Is Tennis Moving Into a New Golden Age? We Can Only Hope.
It will be hard to let go of aging stars like Roger Federer, Rafael Nadal and Serena Williams, and troubled ones like Novak Djokovic. But the time is coming, if it is not already here.
There was something for everyone. Roger Federer’s linen grace. Rafael Nadal’s punishing power. Novak Djokovic and his single-minded determination. The unwavering way Serena Williams dismantled tired tradition.
For two decades, professional tennis bathed in the golden glow provided by an unalterable hierarchy of players with distinctive styles and personalities that combined to define the game in the 21st century.
But time, and the coronavirus, changes everything.
For the second major championship in a row, as the Australian Open plays out in searing Melbourne heat, Federer and Williams find themselves at home, healing from injuries at age 40. We may never see them play top-flight tennis again.

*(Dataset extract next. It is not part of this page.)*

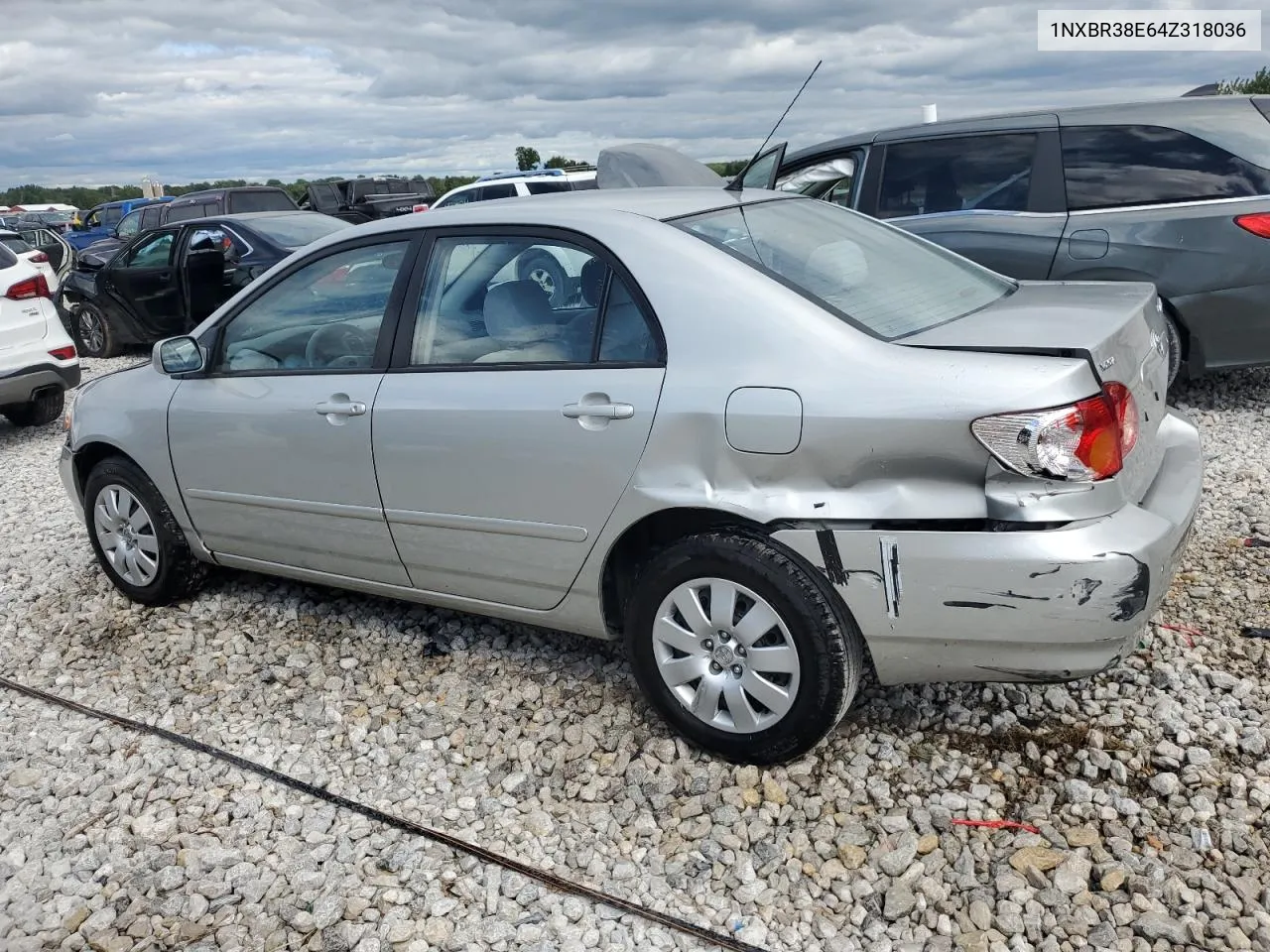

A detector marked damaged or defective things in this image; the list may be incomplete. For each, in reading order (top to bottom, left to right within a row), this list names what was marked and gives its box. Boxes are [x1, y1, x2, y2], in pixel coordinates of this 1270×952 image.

damaged rear bumper [772, 411, 1199, 685]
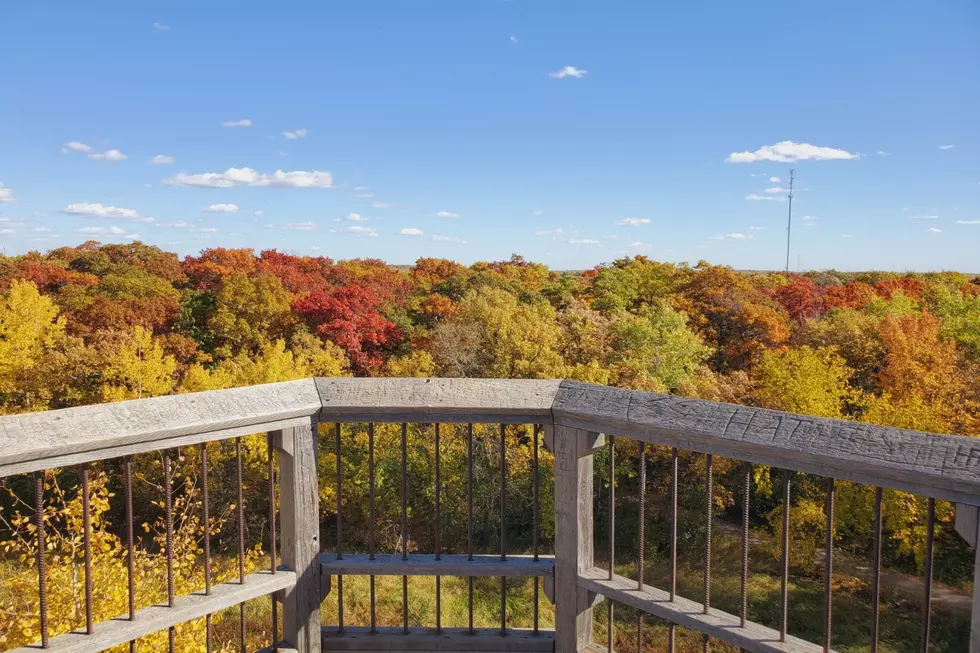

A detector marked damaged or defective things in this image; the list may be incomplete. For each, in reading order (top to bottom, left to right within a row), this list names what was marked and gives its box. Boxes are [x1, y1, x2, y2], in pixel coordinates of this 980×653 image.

rusty metal baluster [776, 468, 792, 640]
rusty metal baluster [824, 476, 840, 652]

Gone, too, of course, is Djokovic.
It’s unclear when the world No. 1 will return to major championship play, and how the scorn of fans will affect a player who has spent his career yearning for adoration.
Depending on how the pandemic unfolds, tennis’s most famed vaccine refusenik could end up barred from traveling to the countries hosting the year’s biggest tournaments, imperiling his quest to break well past the 20 Grand Slam logjam he is in with Federer and Nadal.